L'ajustement du 9 septembre ressemble moins à un changement d'avis qu'à un joueur d'échecs retirant une pièce pour la repositionner. Burry détient toujours des puts à échéance décembre 2027 sur Palantir et le Nasdaq-100 (QQQ), et ses positions courtes sur actions représentent plus de 21 % de son portefeuille, même sans compter les options put.
Ce que Burry a réellement fait, et ce qu'il n'a pas fait
Burry a choisi de ne pas renouveler ces options à court terme en contrats à échéance plus lointaine, préférant libérer du capital. Il a décrit cette démarche comme un moyen de modérer son exposition tout en conservant une liquidité disponible pour saisir ce qu’il anticipe comme un « marché intéressant cet automne ».
Nvidia reste une position courte notable dans son portefeuille, aux côtés de Oracle, Palantir et Nebius. Ses plus grandes positions longues racontent elles-mêmes l’endroit où il voit de la valeur. Lululemon représente environ 17 % de ses actifs, suivi de MercadoLibre à environ 12 % et Molina Healthcare complétant le top trois.
La thèse du sceptique de l'IA
Sa critique repose sur deux piliers.
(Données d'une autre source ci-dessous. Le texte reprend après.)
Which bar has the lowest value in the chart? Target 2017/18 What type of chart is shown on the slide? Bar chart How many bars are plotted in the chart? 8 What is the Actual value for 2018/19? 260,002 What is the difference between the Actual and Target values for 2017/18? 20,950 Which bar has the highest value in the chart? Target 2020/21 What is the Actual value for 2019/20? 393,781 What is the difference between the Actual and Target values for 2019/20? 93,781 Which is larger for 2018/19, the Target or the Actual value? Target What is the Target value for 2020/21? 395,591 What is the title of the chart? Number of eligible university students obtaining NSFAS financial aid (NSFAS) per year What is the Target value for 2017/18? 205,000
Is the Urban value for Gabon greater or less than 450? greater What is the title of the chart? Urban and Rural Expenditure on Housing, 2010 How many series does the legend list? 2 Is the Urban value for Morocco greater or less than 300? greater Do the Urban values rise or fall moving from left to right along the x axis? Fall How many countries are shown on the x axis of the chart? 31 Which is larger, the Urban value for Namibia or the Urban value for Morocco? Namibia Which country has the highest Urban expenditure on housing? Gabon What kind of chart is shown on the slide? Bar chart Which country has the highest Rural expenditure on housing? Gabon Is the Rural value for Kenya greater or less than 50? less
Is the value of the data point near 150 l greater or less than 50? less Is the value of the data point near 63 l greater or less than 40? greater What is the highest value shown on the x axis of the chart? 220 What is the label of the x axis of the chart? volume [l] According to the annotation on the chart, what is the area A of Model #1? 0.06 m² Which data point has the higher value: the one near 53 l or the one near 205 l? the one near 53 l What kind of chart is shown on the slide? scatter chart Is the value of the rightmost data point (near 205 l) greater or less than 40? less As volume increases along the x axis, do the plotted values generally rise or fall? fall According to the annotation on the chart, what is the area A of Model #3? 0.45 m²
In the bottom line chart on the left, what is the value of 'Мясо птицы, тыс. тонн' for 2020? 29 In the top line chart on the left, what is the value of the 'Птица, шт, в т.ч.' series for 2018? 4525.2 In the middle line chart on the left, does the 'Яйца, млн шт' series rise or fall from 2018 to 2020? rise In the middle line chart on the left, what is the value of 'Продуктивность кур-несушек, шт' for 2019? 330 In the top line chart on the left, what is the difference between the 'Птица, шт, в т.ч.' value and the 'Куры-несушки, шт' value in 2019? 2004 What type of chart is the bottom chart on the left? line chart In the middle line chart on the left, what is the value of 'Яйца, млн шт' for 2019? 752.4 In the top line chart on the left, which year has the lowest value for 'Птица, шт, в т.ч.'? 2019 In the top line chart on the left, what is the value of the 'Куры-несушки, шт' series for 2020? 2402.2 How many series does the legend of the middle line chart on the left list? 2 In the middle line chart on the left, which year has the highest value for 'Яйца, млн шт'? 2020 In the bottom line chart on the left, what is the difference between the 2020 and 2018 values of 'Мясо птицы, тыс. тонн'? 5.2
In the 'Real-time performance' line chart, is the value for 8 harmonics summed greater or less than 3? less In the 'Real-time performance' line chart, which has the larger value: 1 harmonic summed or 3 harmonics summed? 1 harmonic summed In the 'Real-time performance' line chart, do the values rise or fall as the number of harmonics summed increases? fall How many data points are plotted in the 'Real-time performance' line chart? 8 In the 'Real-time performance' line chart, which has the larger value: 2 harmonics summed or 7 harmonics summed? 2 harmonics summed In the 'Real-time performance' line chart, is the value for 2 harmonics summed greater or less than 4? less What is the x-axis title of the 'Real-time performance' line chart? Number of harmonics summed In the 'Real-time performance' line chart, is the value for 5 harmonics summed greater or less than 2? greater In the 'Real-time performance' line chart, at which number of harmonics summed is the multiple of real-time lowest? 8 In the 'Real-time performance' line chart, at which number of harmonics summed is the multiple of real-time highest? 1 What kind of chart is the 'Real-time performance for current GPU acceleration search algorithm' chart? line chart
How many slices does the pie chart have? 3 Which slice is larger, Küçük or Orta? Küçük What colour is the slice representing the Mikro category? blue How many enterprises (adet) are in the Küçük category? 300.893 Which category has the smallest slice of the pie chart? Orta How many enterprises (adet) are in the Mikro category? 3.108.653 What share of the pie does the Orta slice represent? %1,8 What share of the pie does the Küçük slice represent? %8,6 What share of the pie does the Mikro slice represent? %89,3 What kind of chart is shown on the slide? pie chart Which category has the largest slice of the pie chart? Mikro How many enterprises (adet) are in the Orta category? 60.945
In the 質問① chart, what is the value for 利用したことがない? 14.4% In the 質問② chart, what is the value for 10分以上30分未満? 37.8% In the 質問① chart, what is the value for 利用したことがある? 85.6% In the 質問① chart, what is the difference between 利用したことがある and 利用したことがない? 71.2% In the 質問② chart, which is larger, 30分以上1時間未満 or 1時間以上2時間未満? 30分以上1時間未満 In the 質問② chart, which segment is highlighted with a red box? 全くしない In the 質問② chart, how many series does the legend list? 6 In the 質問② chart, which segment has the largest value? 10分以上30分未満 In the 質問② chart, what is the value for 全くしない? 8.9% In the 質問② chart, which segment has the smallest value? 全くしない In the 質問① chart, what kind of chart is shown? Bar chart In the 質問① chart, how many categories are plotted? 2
Premièrement, la durabilité des dépenses en capital pour l'IA. Les entreprises investissent des milliards dans l'achat de GPU et la construction de centres de données, et Burry se demande si les revenus générés par ces investissements justifieront jamais les dépenses.
Deuxièmement, il a ciblé les structures de financement qui permettent ces achats massifs de GPU. Burry a qualifié certaines de ces arrangements de « fugazi », un mot qui se traduit approximativement par « fictif » ou « faux ». Il craint que l’ingénierie financière soutenant les dépenses en infrastructure IA ne masque la véritable situation économique.
Il a également évoqué le risque d’obsolescence des semi-conducteurs, affirmant que le rythme effréné du développement des puces signifie que le matériel de pointe d’aujourd’hui pourrait devenir demain un poids de papier plus vite que les investisseurs ne s’y attendent.
Ce que cela signifie pour les investisseurs en IA
En réduisant les puts à court terme et en conservant des positions baissières à plus long terme, il dit essentiellement : le moment de vérité ne viendra peut-être pas ce trimestre, mais je pense toujours qu’il viendra.
Les positions courtes dépassant 21 % de son portefeuille constituent un élément de données à considérer. La concentration de son portefeuille long dans le commerce de détail et les soins de santé transmet également un message implicite sur la valeur relative, car Burry trouve un rapport risque-récompense plus attrayant dans des secteurs qui ne nécessitent pas de croire en des courbes d'adoption technologique exponentielle.
Son commentaire sur l'anticipation d'un « marché intéressant cet automne » est délibérément vague, mais la position de liquidité parle plus fort que les mots. Libérer du capital avant une volatilité attendue est un geste qui suggère qu'il souhaite avoir des réserves prêtes à être utilisées lorsque les opportunités se présenteront.